## Trecho
··········
Categorizando variaveis continuas. 

Vamos criar categorias com valores agrupamos.

In [55]:
#Criando as categorias de acordo com as faixas de valores
bins2 = np.linspace(min(df["horsepower"]), max(df["horsepower"]), 4)
bins2

array([ 48.        , 119.33333333, 190.66666667, 262.        ])

In [56]:
categoria_nomes = ['Low','Medium','High']

In [59]:
df['horsepower-binned'] = pd.cut(df['horsepower'], bins2, labels=group_names, include_lowest=True )
df[['horsepower','horsepower-binned']].head(5)

Unnamed: 0,horsepower,horsepower-binned
0,111.0,Low
1,111.0,Low
2,154.0,Medium
3,102.0,Low
4,115.0,Low


In [60]:
df["horsepower-binned"].value_counts()

Low       153
Medium     43
High        5
Name: horsepower-binned, dtype: int64

Transformando em variaveis dummies

Usaremos para o **Fuel-type**, **Apriration**, **Body style**

In [66]:
#Transformando em variavel Dummy
dummy_variable_1 = pd.get_dummies(df["fuel-type"])
··········
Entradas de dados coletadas
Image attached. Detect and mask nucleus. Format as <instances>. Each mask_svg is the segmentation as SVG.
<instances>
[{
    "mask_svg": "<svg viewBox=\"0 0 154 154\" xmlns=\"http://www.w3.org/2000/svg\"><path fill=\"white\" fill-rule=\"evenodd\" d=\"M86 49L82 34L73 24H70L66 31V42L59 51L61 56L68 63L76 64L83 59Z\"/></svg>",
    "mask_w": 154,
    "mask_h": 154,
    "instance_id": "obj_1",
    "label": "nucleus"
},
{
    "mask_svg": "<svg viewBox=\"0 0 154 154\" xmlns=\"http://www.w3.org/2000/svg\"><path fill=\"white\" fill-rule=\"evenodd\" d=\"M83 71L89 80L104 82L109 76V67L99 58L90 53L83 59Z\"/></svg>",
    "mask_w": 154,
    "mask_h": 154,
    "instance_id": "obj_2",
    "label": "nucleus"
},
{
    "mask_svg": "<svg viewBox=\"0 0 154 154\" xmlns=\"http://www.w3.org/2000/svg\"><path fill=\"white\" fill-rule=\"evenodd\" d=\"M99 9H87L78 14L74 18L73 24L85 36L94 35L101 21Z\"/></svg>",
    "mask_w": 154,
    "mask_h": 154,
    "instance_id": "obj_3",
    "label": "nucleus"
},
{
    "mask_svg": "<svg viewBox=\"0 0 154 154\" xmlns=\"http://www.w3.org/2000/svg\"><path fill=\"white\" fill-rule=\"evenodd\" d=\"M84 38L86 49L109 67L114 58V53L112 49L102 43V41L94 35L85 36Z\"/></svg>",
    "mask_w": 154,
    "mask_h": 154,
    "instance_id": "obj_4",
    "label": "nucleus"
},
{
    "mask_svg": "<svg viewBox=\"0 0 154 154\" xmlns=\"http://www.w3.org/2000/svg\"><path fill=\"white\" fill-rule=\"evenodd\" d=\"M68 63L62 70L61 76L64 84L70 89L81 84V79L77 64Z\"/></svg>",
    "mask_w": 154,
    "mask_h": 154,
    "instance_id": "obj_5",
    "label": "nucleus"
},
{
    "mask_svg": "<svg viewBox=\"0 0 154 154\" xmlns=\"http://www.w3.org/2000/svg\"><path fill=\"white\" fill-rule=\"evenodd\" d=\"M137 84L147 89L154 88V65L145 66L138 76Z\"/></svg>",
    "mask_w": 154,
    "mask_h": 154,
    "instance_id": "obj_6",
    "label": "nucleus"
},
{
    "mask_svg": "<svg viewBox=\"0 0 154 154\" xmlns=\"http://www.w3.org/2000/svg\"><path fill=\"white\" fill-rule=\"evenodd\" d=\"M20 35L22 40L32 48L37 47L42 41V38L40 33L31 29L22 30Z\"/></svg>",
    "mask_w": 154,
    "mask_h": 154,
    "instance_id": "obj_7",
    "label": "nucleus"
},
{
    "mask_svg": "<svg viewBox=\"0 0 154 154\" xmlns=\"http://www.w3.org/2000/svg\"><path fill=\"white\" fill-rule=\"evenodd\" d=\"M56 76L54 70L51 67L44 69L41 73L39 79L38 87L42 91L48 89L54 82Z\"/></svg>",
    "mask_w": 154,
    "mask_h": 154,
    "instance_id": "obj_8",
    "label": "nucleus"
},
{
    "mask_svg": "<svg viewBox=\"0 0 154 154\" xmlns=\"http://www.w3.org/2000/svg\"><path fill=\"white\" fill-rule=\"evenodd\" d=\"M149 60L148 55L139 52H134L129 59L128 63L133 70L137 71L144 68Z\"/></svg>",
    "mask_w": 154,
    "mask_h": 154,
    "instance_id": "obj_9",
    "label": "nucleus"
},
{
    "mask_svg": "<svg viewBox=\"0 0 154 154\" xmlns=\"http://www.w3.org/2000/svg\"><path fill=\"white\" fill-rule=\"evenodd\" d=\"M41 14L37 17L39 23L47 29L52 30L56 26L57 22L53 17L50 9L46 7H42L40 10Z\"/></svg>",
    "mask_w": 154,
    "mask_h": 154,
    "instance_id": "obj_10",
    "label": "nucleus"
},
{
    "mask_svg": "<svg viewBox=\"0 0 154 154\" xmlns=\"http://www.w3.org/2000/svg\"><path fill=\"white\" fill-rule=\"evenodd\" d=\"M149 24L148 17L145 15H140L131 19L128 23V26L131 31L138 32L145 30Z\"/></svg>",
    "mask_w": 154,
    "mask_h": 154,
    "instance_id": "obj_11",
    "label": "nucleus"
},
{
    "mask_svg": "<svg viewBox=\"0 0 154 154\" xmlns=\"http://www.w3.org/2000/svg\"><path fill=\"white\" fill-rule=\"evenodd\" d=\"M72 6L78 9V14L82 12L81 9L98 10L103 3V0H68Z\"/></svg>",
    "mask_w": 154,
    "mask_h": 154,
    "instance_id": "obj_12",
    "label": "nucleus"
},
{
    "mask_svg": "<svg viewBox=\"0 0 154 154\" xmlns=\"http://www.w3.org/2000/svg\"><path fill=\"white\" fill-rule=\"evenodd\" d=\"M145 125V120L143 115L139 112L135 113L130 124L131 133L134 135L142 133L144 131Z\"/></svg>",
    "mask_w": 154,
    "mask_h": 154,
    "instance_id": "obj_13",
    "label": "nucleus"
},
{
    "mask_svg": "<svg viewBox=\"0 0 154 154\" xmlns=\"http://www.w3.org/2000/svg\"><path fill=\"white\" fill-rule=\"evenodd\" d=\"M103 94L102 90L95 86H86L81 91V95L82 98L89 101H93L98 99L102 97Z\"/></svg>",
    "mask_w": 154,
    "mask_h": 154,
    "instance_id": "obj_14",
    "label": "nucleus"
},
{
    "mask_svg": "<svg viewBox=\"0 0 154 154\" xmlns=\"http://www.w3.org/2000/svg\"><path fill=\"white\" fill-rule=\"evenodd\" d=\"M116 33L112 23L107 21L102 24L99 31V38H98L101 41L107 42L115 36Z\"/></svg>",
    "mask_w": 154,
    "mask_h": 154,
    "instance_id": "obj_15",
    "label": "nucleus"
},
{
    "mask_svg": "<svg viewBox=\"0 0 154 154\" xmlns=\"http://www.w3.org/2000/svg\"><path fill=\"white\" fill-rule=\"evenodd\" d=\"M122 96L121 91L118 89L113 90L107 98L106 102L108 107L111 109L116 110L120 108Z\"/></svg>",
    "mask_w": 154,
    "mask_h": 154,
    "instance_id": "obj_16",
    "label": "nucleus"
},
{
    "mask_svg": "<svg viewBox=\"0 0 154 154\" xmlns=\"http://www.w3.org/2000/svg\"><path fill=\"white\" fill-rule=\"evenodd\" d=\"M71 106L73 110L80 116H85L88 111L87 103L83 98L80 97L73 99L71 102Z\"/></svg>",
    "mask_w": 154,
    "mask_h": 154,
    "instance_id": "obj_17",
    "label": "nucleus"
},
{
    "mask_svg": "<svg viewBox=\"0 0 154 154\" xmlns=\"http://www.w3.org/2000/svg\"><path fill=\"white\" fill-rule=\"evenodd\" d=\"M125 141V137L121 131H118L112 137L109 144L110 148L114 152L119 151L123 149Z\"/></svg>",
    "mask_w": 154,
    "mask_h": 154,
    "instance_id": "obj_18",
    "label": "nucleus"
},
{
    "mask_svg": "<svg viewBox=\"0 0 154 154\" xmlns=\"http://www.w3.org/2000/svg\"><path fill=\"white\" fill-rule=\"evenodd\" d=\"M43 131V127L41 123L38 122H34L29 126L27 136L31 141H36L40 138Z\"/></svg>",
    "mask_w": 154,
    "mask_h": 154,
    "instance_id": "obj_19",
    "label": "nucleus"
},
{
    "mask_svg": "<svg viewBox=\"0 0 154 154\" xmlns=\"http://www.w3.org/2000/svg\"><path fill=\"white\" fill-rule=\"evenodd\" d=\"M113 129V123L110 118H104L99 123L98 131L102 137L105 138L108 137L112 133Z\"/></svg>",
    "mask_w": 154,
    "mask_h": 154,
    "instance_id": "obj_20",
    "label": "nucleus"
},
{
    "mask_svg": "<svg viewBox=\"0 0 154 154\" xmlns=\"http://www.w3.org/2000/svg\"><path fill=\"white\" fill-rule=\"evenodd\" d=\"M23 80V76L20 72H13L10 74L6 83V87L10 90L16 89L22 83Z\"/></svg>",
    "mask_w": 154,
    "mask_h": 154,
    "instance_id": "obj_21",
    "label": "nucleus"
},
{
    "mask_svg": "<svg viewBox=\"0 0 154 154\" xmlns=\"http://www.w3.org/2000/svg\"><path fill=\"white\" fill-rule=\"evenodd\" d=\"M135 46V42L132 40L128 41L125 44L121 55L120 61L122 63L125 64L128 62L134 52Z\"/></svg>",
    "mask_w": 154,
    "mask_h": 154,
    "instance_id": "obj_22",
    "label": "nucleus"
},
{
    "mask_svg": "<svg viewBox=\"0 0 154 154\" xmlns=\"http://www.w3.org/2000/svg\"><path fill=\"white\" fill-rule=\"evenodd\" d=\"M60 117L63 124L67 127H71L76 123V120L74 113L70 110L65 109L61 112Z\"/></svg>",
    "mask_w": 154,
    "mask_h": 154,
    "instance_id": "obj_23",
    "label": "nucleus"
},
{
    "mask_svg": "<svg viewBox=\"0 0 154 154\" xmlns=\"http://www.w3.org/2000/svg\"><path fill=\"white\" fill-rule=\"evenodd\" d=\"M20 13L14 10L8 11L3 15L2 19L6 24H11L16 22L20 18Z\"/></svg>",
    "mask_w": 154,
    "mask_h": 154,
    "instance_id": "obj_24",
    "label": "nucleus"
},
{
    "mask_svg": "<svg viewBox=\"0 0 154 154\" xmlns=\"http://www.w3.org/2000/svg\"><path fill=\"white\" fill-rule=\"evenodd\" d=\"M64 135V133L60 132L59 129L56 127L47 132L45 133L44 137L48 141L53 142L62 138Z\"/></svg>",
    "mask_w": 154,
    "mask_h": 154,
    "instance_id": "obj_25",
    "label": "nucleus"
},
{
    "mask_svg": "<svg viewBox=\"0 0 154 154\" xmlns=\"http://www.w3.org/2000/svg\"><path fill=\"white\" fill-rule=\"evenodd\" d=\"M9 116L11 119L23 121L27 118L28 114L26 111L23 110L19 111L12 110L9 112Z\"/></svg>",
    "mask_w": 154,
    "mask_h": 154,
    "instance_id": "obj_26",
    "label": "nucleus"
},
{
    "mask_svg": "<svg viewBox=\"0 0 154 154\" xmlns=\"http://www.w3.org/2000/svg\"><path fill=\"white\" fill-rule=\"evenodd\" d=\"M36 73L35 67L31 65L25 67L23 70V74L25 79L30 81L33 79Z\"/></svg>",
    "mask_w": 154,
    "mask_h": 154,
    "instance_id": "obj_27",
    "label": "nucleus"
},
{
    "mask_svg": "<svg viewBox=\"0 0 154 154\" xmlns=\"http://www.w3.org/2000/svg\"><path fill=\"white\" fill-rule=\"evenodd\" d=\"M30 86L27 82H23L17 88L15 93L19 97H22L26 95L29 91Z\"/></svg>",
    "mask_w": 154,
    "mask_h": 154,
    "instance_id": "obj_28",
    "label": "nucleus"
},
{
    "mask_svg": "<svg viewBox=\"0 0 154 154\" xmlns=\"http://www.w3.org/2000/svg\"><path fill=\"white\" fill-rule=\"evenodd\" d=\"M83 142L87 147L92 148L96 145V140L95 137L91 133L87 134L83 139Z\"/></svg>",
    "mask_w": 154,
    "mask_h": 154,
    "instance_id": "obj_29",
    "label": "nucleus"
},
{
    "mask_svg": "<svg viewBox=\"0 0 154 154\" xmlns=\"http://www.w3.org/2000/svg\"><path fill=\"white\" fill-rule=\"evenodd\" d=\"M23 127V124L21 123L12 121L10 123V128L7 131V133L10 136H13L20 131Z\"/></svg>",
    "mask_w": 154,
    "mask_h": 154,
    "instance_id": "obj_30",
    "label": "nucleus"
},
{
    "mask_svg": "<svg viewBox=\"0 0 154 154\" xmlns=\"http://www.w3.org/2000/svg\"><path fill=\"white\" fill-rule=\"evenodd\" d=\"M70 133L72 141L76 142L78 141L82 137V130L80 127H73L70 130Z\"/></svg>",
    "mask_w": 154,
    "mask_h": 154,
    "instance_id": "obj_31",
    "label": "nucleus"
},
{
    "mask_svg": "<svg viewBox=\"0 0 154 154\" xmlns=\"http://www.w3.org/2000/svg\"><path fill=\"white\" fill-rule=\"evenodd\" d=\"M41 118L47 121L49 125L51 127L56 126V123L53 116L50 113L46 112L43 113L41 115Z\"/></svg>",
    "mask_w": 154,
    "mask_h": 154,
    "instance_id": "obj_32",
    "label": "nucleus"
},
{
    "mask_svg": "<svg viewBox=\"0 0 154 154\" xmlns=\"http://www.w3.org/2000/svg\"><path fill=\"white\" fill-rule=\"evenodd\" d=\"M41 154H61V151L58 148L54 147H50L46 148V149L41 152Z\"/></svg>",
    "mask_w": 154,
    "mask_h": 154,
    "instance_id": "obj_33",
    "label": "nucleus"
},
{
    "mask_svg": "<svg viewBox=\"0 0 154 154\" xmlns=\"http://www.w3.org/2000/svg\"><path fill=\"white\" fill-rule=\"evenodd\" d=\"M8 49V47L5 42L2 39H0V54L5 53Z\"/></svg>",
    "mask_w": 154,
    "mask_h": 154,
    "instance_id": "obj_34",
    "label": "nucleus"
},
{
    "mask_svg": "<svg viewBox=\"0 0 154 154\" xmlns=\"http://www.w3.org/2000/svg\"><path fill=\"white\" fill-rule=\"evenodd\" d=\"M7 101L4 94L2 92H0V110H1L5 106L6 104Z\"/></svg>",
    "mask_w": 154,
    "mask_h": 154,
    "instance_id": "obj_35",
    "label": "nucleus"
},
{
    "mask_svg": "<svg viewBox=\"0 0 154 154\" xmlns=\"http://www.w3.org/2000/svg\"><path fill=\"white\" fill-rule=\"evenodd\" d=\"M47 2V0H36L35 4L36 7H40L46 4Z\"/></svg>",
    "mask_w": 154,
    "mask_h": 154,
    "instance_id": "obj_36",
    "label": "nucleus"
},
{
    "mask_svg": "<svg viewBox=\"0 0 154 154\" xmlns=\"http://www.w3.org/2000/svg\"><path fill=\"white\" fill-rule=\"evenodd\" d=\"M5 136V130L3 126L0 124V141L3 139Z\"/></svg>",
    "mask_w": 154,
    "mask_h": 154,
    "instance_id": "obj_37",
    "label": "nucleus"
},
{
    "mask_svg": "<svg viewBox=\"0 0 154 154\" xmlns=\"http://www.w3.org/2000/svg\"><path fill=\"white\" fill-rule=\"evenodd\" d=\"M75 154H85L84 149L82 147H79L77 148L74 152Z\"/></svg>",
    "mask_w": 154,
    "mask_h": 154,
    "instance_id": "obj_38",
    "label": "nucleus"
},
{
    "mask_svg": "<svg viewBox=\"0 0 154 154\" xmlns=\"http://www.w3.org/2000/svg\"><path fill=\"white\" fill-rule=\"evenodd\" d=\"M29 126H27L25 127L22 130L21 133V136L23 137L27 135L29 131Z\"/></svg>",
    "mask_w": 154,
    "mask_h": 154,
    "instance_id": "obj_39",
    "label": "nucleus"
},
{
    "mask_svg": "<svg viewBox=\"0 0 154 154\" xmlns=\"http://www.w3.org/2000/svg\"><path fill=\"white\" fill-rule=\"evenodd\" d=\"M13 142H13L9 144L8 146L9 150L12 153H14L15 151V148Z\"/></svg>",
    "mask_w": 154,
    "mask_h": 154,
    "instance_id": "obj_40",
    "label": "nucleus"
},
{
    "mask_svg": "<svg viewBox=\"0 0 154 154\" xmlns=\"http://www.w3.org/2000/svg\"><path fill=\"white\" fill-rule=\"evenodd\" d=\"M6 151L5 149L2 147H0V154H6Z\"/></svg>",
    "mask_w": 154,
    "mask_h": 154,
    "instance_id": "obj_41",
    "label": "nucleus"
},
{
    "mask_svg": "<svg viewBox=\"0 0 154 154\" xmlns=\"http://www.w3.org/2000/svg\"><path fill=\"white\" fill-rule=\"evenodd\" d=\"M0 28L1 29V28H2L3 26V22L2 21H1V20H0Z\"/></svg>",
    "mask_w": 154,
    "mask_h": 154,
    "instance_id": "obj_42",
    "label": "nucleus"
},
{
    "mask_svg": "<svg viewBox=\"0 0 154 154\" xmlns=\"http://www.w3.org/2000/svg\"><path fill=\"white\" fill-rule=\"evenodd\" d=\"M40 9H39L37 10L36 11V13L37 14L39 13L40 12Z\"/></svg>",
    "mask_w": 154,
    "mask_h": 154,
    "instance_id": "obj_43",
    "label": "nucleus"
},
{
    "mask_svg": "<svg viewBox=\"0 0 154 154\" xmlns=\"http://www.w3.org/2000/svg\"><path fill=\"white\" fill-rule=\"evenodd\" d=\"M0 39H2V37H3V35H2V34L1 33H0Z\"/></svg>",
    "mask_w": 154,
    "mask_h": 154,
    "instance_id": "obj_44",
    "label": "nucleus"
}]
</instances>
··········
## Enunciado da tarefa
Extraia o trecho acima, sobre categorização de variáveis contínuas, reproduzindo-o por inteiro e sem nenhuma alteração.

## Resposta do exercício
Categorizando variaveis continuas. 

Vamos criar categorias com valores agrupamos.

In [55]:
#Criando as categorias de acordo com as faixas de valores
bins2 = np.linspace(min(df["horsepower"]), max(df["horsepower"]), 4)
bins2

array([ 48.        , 119.33333333, 190.66666667, 262.        ])

In [56]:
categoria_nomes = ['Low','Medium','High']

In [59]:
df['horsepower-binned'] = pd.cut(df['horsepower'], bins2, labels=group_names, include_lowest=True )
df[['horsepower','horsepower-binned']].head(5)

Unnamed: 0,horsepower,horsepower-binned
0,111.0,Low
1,111.0,Low
2,154.0,Medium
3,102.0,Low
4,115.0,Low


In [60]:
df["horsepower-binned"].value_counts()

Low       153
Medium     43
High        5
Name: horsepower-binned, dtype: int64

Transformando em variaveis dummies

Usaremos para o **Fuel-type**, **Apriration**, **Body style**

In [66]:
#Transformando em variavel Dummy
dummy_variable_1 = pd.get_dummies(df["fuel-type"])